Version 4.2.6
 —  Unicode and Code Page Support  —

Platform Differences

This document covers the following topics:


Windows, UNIX and OpenVMS Platforms

On Windows, UNIX and OpenVMS platforms, Natural has internally been Unicode-enabled. This means that many structures containing strings have Unicode format now. For example, the Natural source area has now Unicode format. For this reason, Unicode data can be handled at runtime in the Natural I/O as well as in the Natural development environment when writing and cataloging Natural code.

For the first version, there are some exceptions: the Natural dialogs (editor and runtime) are not Unicode-enabled.
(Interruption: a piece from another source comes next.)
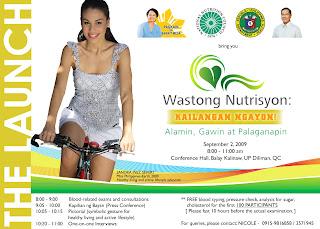 wastong nutrisyon Ang nutrisyon na kinakailangan ng mga sanggol ay nakasentro sa kanyang paglaki, pagpapalakas ng resistensya, pagpapatibay ng mga buto.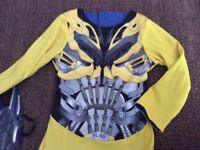 Transformer reversible costume for 5-6y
These modules will be Unicode-enabled in a later version.

Even if Natural is Unicode-enabled internally, all existing data currently has code page format. As a consequence, all this data is converted from code page format to Unicode format when used in Natural Version 6.2 or above. For example, if a source is opened with the program editor, a conversion from the code page file format to the Unicode source area format is performed. Even if you do not use the U format, this is of advantage: you can now see all language-specific characters, no matter which system code page is installed. However, the user is responsible for defining the correct code page information. See Migrating Existing Applications for more details.

When cataloging Natural objects, all constants which are not defined with the U prefix are converted to the code page of the corresponding source. If the source has UTF-8 format, these constants are converted to the default code page.

Note:
In most cases, Unicode data requires more memory space than code page data. Therefore, the Natural parameter USIZE may need to be increased with Natural Version 6.2 or above.

Windows

Unicode is fully supported in the local Natural for Windows environment.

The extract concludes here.